Eurostar officials, as well as passenger rights groups, are furious about the situation; Eurostar service between the two capitals, which started five years ago, has long been seen as an environment-friendly way to reduce the dozens of daily flights that used to make the connection. Eurostar told Dutch press that “We calculate it means 21 extra flights between Schiphol and London and that is crying shame.”
The work at the station will take away space used for Eurostar’s passport checks and its baggage check area; because the UK is a member of neither the European Union or the Schengen free-travel area, passengers must go through immigration checks before boarding the train. Service to Rotterdam will also be lost because its security facility can’t handle enough passengers to make the service economically worthwhile.

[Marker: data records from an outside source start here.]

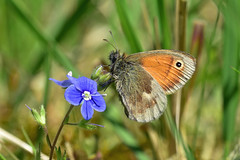 Small Heath butterfly on Speedwell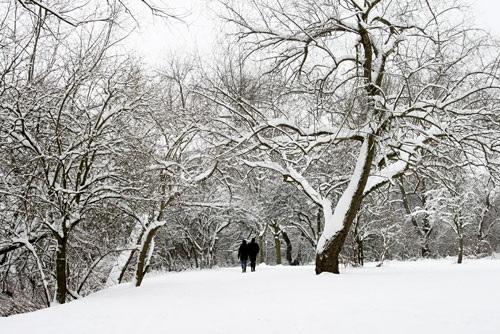 Tìm hiểu 3 lý do vì sao mùa đông cây rụng lá? - Ảnh 3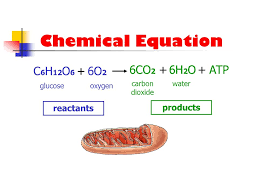 what is the chemical equation for photosynthesis and cellular cell respiration equation talkchannels photosynthesis and word for photosythesis balanced
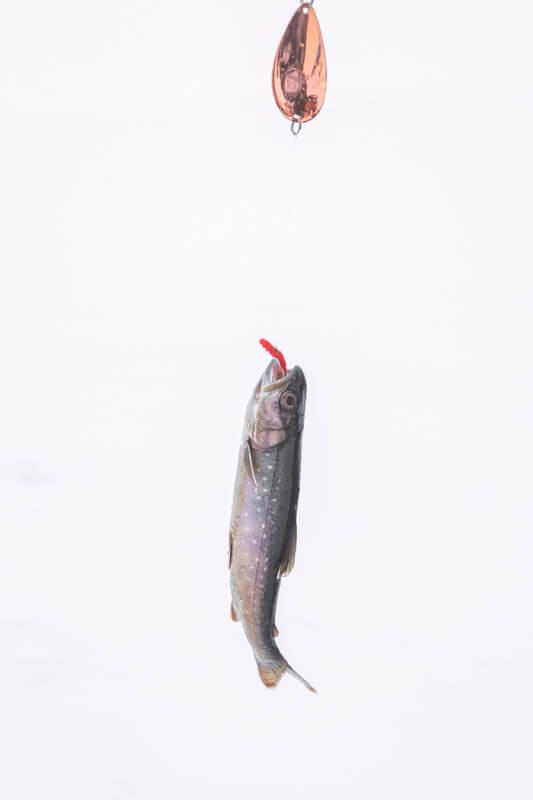Ijsvissen op Saanajärvi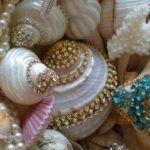 Deniz Kabuğu Boyama Örnekleri 23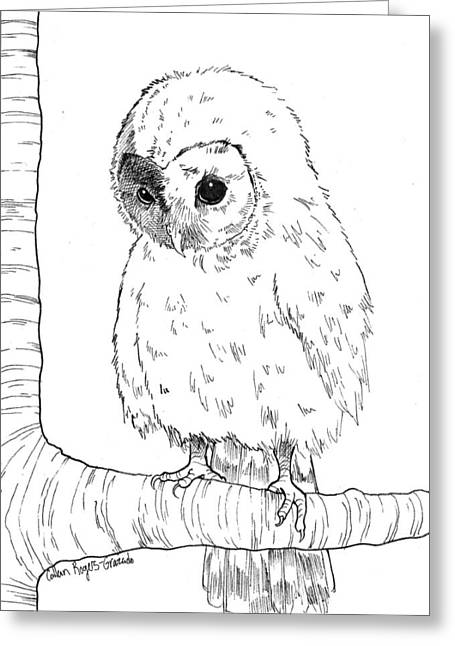 Best Sellers -  - Barn Pen And Ink Greeting Cards - Owl Baby Greeting Card by Callan Rogers-Grazado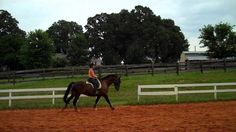 """""""It;s time to change our balance!  1st Level Dressage Canters.  Working, lengthening.  Transitions to Trot...."""""""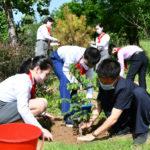 Deti pestujú vlasteneckého ducha pri vysádzaní stromov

Eventually, Eurostar will move from Centraal to Amsterdam Zuid station, which is being expanded to relieve congestion at Centraal, but that terminal won’t be ready before 2036.
In other Eurostar news, the company has ended its direct service between London and Disneyland Paris, as announced last year; yesterday’s train was the last, although the possibility was held out that service might resume for summer 2024, depending on a variety of factors, including determining what effect Europe’s new electronic entry/exit system, slated to start next year, has on Eurostar’s operations.